TEXT BLOCK:
╭──

William Jordan, president of the Association of Americans Resident Overseas, remembers what happened on this day in 2001 in the U.S...
Twenty years ago, on a beautiful late summer morning on the East Coast of the U.S., two planes struck the towers of the World Trade Center in New York City, and another slammed into the Pentagon across the Potomac from the nation’s capital. A fourth crashed near Shanksville, PA, after passengers realized what had happened in New York and the Washington area and decided to sacrifice themselves rather than let their aircraft become the fourth missile in a deliberate attack on the United States, its people, and what they represented.
Thousands died and were wounded instantly. Others have died in the 20 years since, from injuries or conditions caused by what happened on September 11, 2001. Heroes and victims were many, and often the same.
Twenty years ago, America changed. Twenty years ago, the world changed.
Twenty years ago, a clear line demarcated life before and after 8:46:40am EDT that fateful day. Twenty years ago, it was impossible to imagine the world 20 years later.
How one marks September 11 – or “9/11,” as most Americans refer to that date – is highly personal. To call the day an “anniversary” of those tragic events may be accurate, but it also seems strange to use a word that usually denotes the celebration of a joyous annual commemoration.
What is certain, however, is that 9/11 is a moment for remembrance and reflection: Remembrance of what happened and of those who were directly and indirectly affected, and reflection on what it meant and still means.
This is certainly a day anyone alive and aware on 9/11 remembers in almost granular detail.
For my generation, it was comparable to President Kennedy’s assassination. My parents and people of their generation recall 9/11 with the same clarity they remembered not only the day JFK was killed, but the attack on Pearl Harbor.
In all these cases, there is the shared sense of something lost and forever changed, as well as the feeling that from one instant to the next, one crossed an invisible line that one could never recross.
I wish all AARO members and all American overseas well on this solemn day, and express my heartfelt condolences, sympathy, and solidarity to those touched by what happened 20 years ago.
I also express the hope that, as Americans, we can all reconnect with the shared sentiment 9/11 generated in the days that followed, that, despite the shock of the attack and amid its tears, America would find the strength to absorb the blow, bury the dead, heal the wounded, and endure.
Finally, I remind everyone that since 2011, this day has been known as Patriot Day, to encourage us all to think about what America is, and how we can play our part to, as the preamble to the Constitution says, “form a more perfect union.”
God bless America and God bless all of you,
William Jordan is president of the Paris-based Association of Americans Resident Overseas. AARO was founded in 1973 by Phyllis Michaux and a group of other Americans who were concerned about the way they thought – even then – that the U.S. government was neglecting those of its citizens who lived abroad.
Today AARO is an international, non-profit, non-partisan, volunteer-run association with members in 46 countries. It researches issues that significantly affect the lives of overseas Americans and endeavors to keep its members informed of those issues, while also lobbying on behalf of expatriate causes, such as taxation, citizenship issues, Social Security and Medicare.

╰──

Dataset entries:
╭──

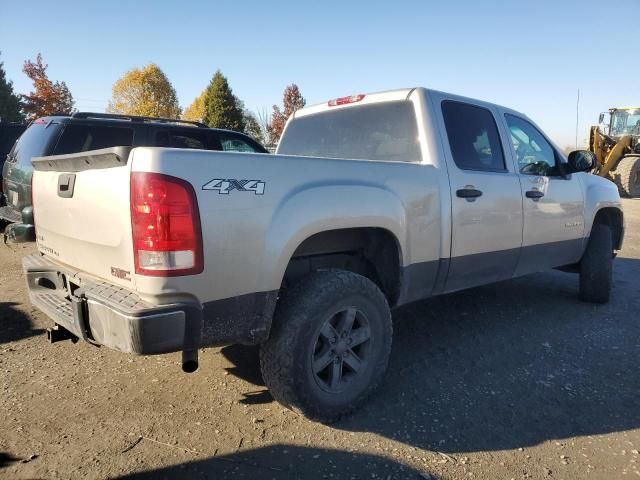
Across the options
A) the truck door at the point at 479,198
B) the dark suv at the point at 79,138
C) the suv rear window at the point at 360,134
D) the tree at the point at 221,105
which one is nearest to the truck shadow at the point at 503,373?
the truck door at the point at 479,198

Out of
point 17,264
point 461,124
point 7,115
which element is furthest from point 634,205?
point 7,115

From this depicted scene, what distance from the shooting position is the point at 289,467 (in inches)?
93.6

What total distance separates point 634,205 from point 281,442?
54.4ft

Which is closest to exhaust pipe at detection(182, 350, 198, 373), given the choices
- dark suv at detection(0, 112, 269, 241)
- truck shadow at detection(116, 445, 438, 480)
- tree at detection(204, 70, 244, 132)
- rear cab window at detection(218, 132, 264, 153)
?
truck shadow at detection(116, 445, 438, 480)

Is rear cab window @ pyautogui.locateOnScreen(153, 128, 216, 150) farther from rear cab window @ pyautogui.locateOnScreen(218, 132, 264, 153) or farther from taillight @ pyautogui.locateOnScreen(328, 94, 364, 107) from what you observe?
taillight @ pyautogui.locateOnScreen(328, 94, 364, 107)

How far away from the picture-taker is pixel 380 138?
376 cm

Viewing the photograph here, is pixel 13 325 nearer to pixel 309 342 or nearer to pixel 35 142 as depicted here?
pixel 35 142

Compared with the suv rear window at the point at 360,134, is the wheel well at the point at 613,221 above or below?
below

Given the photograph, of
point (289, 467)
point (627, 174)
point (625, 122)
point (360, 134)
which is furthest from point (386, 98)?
point (625, 122)

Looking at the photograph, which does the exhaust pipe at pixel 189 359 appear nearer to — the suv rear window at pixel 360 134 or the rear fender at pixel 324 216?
the rear fender at pixel 324 216

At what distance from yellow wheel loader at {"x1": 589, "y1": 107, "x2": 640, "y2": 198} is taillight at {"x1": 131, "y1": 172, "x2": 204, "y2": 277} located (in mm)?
16993

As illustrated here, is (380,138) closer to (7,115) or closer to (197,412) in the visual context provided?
(197,412)

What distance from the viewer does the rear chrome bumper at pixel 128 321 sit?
6.74 ft

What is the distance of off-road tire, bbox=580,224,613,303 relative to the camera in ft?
16.2
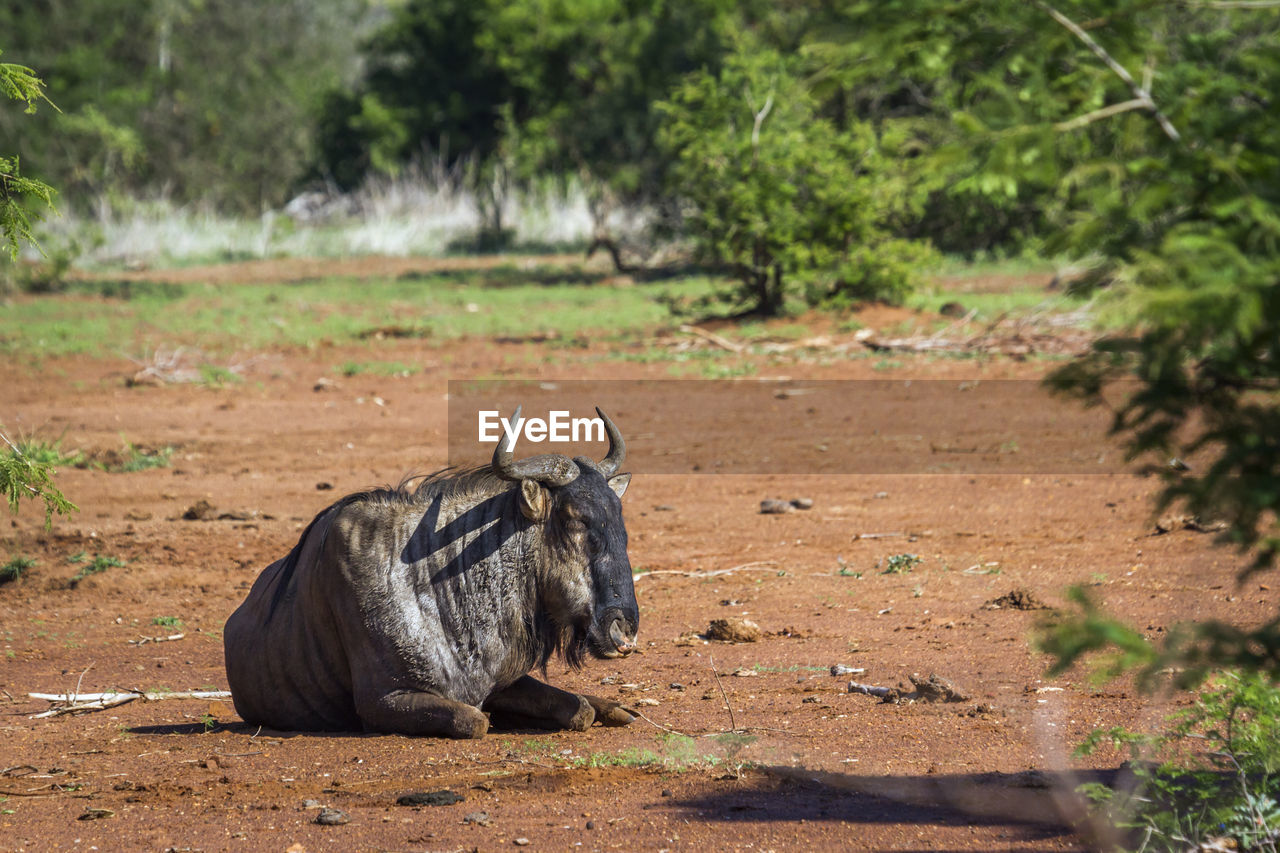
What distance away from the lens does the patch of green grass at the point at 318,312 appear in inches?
783

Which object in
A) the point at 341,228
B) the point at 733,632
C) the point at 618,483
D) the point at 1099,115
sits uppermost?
the point at 1099,115

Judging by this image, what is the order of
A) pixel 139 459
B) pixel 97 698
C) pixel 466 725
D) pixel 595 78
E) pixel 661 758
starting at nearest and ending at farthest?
pixel 661 758 → pixel 466 725 → pixel 97 698 → pixel 139 459 → pixel 595 78

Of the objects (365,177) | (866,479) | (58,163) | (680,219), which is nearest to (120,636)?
(866,479)

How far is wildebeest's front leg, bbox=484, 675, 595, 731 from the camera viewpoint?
5875mm

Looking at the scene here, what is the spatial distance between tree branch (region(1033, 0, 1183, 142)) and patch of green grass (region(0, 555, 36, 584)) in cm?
826

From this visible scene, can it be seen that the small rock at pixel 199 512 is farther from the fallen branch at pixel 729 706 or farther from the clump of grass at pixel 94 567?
the fallen branch at pixel 729 706

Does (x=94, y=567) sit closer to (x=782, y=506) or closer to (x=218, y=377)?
(x=782, y=506)

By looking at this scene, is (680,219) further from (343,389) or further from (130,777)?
(130,777)

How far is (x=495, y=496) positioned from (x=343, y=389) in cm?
1082

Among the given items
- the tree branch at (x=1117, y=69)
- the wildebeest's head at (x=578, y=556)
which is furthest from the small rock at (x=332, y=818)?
the tree branch at (x=1117, y=69)

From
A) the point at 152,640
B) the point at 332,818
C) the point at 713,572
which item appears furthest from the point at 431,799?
the point at 713,572

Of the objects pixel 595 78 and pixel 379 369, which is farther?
pixel 595 78

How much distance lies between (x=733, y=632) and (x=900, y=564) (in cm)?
184

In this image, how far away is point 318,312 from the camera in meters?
22.8
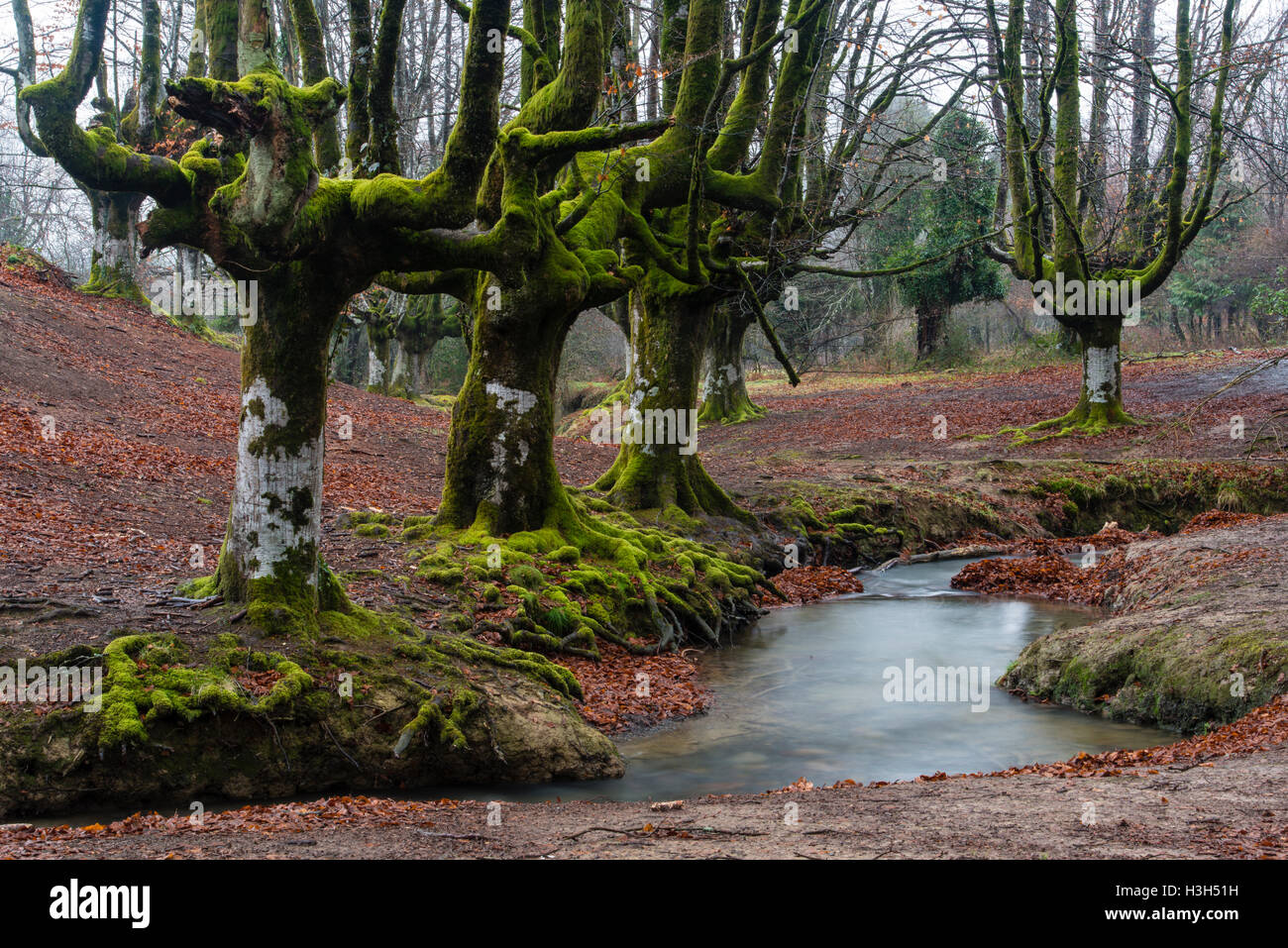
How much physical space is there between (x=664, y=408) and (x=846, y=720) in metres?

╰──

PROBLEM SET:
#1 List the expatriate causes that the 9/11 remembrance text says AARO lobbies on.
#2 Repeat word for word the part of the 9/11 remembrance text between "This is certainly" and "could never recross.", inclusive.

WRITTEN ANSWERS:
#1
- taxation
- citizenship issues
- Social Security
- Medicare

#2
This is certainly a day anyone alive and aware on 9/11 remembers in almost granular detail.
For my generation, it was comparable to President Kennedy’s assassination. My parents and people of their generation recall 9/11 with the same clarity they remembered not only the day JFK was killed, but the attack on Pearl Harbor.
In all these cases, there is the shared sense of something lost and forever changed, as well as the feeling that from one instant to the next, one crossed an invisible line that one could never recross.